**Listed entries**:
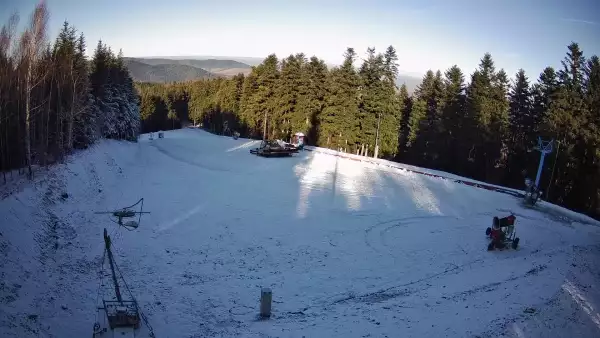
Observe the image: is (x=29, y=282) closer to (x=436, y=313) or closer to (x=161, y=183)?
(x=436, y=313)

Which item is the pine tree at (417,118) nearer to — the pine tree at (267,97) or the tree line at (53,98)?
the pine tree at (267,97)

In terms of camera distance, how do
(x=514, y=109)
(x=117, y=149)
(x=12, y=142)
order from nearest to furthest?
(x=12, y=142), (x=117, y=149), (x=514, y=109)

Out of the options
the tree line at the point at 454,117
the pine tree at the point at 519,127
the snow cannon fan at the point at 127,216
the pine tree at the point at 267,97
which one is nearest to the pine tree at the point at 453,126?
the tree line at the point at 454,117

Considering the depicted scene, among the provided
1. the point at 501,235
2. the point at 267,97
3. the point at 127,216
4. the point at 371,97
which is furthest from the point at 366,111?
the point at 127,216

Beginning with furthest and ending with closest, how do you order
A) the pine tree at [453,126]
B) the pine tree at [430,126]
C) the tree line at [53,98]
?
1. the pine tree at [430,126]
2. the pine tree at [453,126]
3. the tree line at [53,98]

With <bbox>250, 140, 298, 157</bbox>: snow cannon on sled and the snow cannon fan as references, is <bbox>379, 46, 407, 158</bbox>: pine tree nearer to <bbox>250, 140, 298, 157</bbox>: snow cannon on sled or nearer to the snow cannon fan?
<bbox>250, 140, 298, 157</bbox>: snow cannon on sled

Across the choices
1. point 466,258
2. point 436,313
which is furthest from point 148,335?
point 466,258
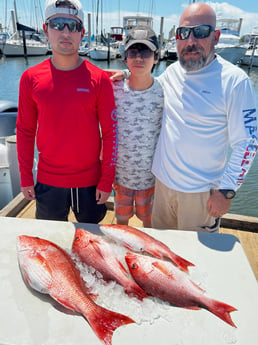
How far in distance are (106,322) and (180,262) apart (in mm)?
484

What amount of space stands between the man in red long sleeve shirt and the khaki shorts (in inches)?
9.9

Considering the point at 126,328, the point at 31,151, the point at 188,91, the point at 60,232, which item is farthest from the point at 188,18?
the point at 126,328

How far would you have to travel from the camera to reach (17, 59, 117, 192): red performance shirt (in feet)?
5.95

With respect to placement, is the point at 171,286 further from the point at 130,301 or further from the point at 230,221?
the point at 230,221

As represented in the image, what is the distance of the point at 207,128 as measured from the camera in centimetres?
183

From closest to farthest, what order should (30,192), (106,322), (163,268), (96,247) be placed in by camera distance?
(106,322) < (163,268) < (96,247) < (30,192)

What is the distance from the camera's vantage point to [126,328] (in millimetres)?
1069

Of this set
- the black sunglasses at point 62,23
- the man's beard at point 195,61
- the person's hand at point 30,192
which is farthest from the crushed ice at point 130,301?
the black sunglasses at point 62,23

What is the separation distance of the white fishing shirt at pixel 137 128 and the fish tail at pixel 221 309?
1.21 meters

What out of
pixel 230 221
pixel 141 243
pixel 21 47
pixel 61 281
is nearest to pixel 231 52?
pixel 21 47

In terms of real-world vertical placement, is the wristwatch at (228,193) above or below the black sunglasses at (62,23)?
below

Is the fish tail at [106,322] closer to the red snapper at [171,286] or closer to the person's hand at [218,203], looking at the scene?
the red snapper at [171,286]

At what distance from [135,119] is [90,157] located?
1.48 feet

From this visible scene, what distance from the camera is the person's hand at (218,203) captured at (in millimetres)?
1751
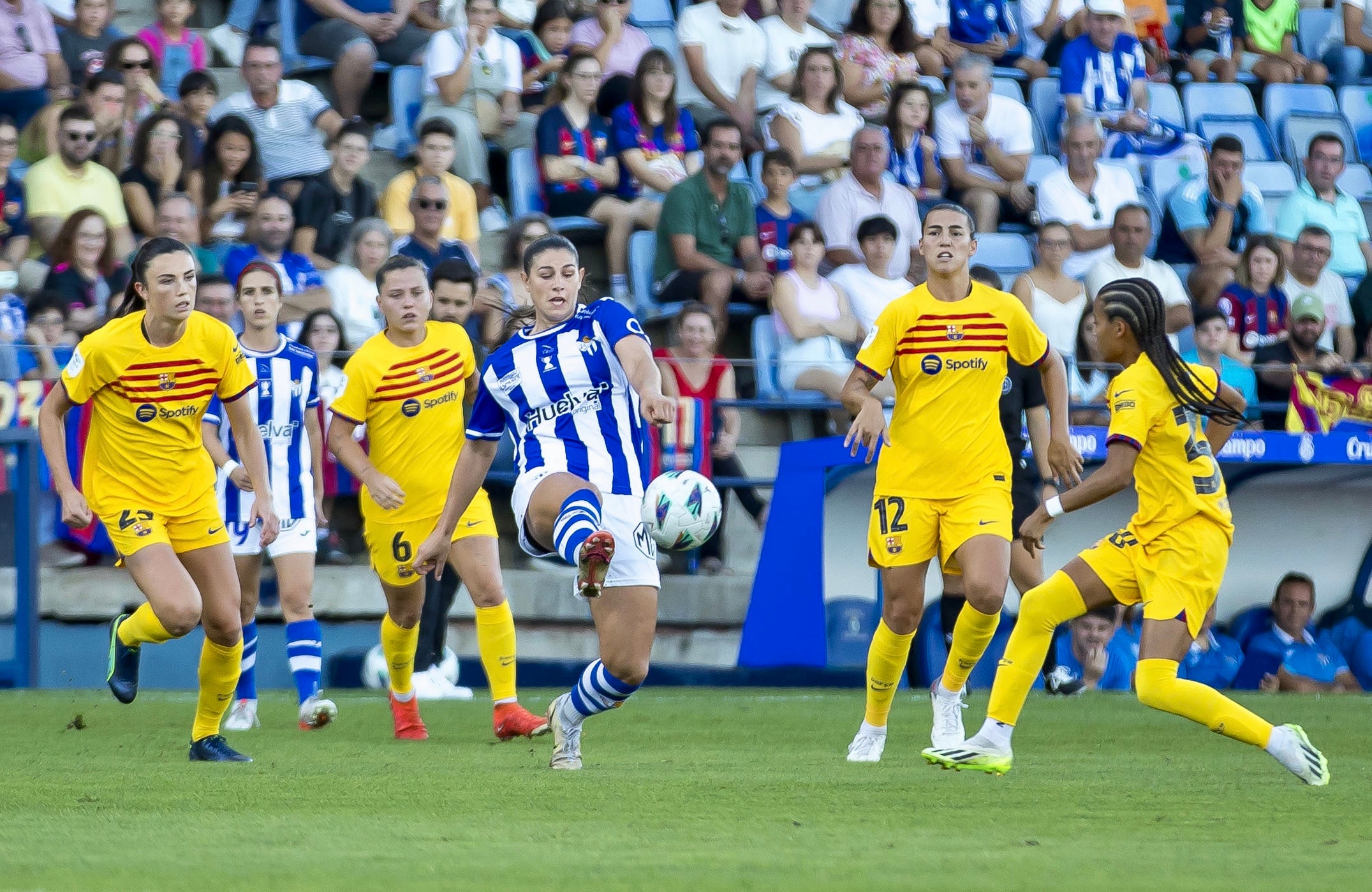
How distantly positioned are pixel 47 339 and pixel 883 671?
614 cm

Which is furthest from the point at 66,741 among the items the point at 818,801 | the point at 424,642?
the point at 818,801

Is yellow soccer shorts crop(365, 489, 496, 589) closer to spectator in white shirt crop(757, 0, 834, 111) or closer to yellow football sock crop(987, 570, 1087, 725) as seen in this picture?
yellow football sock crop(987, 570, 1087, 725)

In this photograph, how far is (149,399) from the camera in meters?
7.51

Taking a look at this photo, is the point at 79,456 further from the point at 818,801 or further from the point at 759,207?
the point at 818,801

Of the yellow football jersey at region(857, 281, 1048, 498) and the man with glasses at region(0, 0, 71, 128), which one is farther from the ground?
the man with glasses at region(0, 0, 71, 128)

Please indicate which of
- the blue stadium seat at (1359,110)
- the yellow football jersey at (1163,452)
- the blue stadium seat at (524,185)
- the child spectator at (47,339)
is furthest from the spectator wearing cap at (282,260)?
the blue stadium seat at (1359,110)

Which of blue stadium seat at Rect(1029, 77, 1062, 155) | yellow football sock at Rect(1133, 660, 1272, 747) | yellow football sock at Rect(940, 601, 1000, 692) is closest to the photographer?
yellow football sock at Rect(1133, 660, 1272, 747)

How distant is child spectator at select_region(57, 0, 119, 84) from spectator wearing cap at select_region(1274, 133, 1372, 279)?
31.6ft

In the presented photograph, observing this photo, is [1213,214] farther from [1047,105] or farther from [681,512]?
[681,512]

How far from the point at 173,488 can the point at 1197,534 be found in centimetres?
409

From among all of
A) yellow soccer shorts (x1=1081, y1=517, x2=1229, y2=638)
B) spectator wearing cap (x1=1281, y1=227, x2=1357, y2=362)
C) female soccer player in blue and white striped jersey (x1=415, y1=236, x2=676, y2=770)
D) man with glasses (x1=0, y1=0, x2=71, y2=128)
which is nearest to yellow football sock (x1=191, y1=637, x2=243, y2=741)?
female soccer player in blue and white striped jersey (x1=415, y1=236, x2=676, y2=770)

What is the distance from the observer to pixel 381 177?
45.9 feet

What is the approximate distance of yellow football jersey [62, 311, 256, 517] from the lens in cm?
743

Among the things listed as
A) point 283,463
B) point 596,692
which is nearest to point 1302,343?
point 283,463
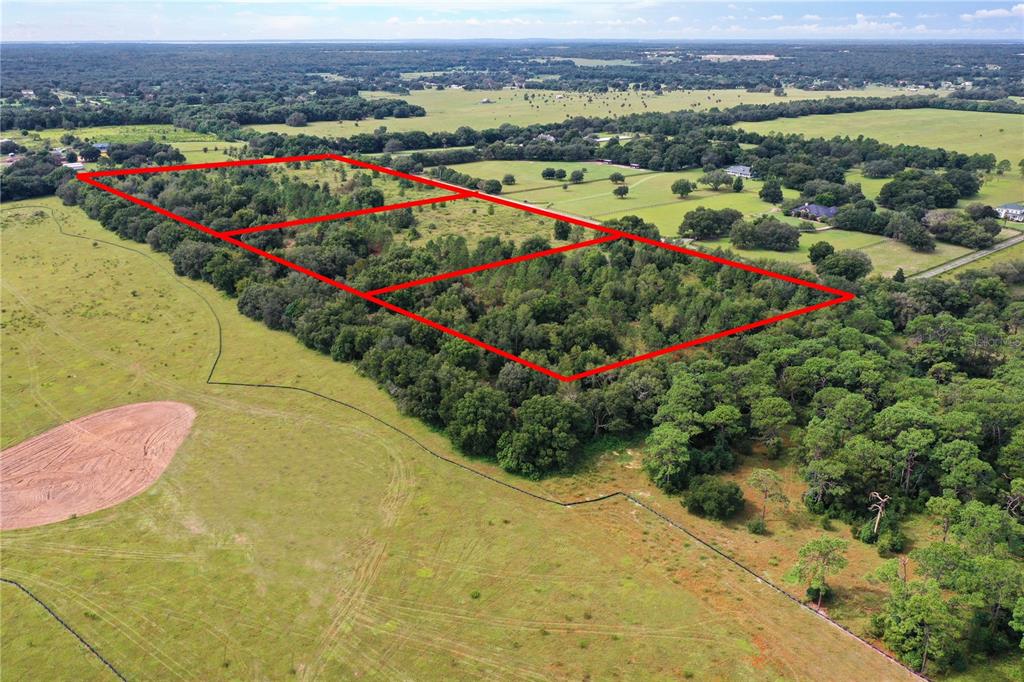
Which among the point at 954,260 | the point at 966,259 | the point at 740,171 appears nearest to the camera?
the point at 954,260

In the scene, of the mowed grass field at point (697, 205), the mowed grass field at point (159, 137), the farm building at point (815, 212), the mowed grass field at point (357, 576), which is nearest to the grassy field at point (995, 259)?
the mowed grass field at point (697, 205)

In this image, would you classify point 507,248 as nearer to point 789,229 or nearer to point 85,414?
point 789,229

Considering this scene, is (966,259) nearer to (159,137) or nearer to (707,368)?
(707,368)

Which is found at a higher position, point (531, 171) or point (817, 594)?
point (531, 171)

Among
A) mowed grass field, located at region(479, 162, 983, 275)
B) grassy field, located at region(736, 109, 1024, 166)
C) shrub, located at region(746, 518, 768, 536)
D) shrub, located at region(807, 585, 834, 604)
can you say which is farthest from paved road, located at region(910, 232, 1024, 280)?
grassy field, located at region(736, 109, 1024, 166)

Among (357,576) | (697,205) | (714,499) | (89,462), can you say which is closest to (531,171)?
(697,205)

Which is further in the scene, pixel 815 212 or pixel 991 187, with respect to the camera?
pixel 991 187

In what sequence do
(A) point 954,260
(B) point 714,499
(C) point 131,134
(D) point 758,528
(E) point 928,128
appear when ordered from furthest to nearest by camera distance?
(E) point 928,128 < (C) point 131,134 < (A) point 954,260 < (B) point 714,499 < (D) point 758,528
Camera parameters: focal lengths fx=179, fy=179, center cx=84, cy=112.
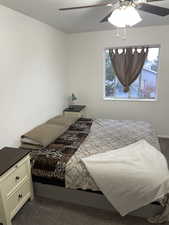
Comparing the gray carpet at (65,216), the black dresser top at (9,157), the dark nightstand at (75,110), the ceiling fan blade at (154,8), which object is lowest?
the gray carpet at (65,216)

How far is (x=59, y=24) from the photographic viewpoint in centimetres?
337

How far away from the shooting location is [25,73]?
2.82 m

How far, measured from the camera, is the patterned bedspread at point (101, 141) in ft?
6.68

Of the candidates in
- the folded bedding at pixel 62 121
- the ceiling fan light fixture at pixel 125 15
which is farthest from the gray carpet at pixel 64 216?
the ceiling fan light fixture at pixel 125 15

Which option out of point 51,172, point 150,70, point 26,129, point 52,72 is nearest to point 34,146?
point 26,129

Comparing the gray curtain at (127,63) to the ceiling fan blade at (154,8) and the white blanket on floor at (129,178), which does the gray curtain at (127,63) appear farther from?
the white blanket on floor at (129,178)

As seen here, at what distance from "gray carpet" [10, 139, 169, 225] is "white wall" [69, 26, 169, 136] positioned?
8.66 ft

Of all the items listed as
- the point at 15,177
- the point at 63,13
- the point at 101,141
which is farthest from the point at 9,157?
the point at 63,13

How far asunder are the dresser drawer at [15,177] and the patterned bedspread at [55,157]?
0.54ft

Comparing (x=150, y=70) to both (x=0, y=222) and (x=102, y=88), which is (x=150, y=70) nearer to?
(x=102, y=88)

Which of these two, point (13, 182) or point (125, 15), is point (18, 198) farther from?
point (125, 15)

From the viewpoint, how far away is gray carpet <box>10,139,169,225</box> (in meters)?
1.92

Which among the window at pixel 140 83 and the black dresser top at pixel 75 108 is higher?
the window at pixel 140 83

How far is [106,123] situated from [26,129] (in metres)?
1.50
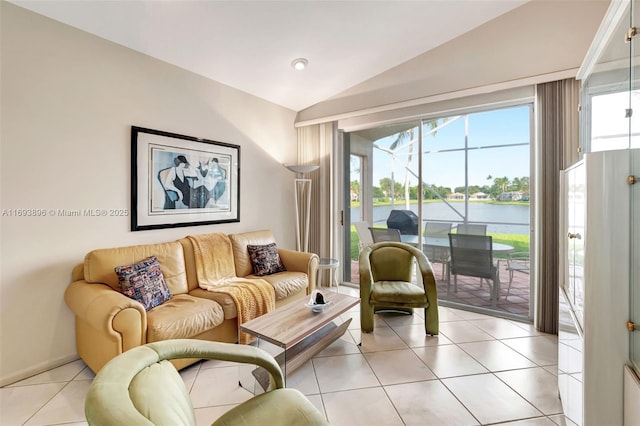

**Aim of the task**:
Reproduce the rows word for word, starting at their very beginning and continuing through the line that contains "3. the tree line at [53,98]", including both ends. Leave the pictures out of your answer.

**Exercise result**:
Observe the image: is (x=29, y=282) closer to (x=436, y=313) or closer to (x=161, y=183)?
(x=436, y=313)

Which item is the pine tree at (417,118) nearer to — the pine tree at (267,97) or the tree line at (53,98)?
the pine tree at (267,97)

In terms of camera distance, how do
(x=514, y=109)
(x=117, y=149)
(x=12, y=142)
order from nearest to furthest?
(x=12, y=142), (x=117, y=149), (x=514, y=109)

Out of the options
the tree line at the point at 454,117
the pine tree at the point at 519,127
the snow cannon fan at the point at 127,216
the pine tree at the point at 267,97
which one is nearest to the pine tree at the point at 453,126?
the tree line at the point at 454,117

Considering the depicted scene, among the provided
1. the point at 501,235
2. the point at 267,97
3. the point at 127,216
4. the point at 371,97
which is furthest from the point at 366,111?
the point at 127,216

Beginning with furthest and ending with closest, how do you order
A) the pine tree at [453,126]
B) the pine tree at [430,126]
C) the tree line at [53,98]
?
1. the pine tree at [430,126]
2. the pine tree at [453,126]
3. the tree line at [53,98]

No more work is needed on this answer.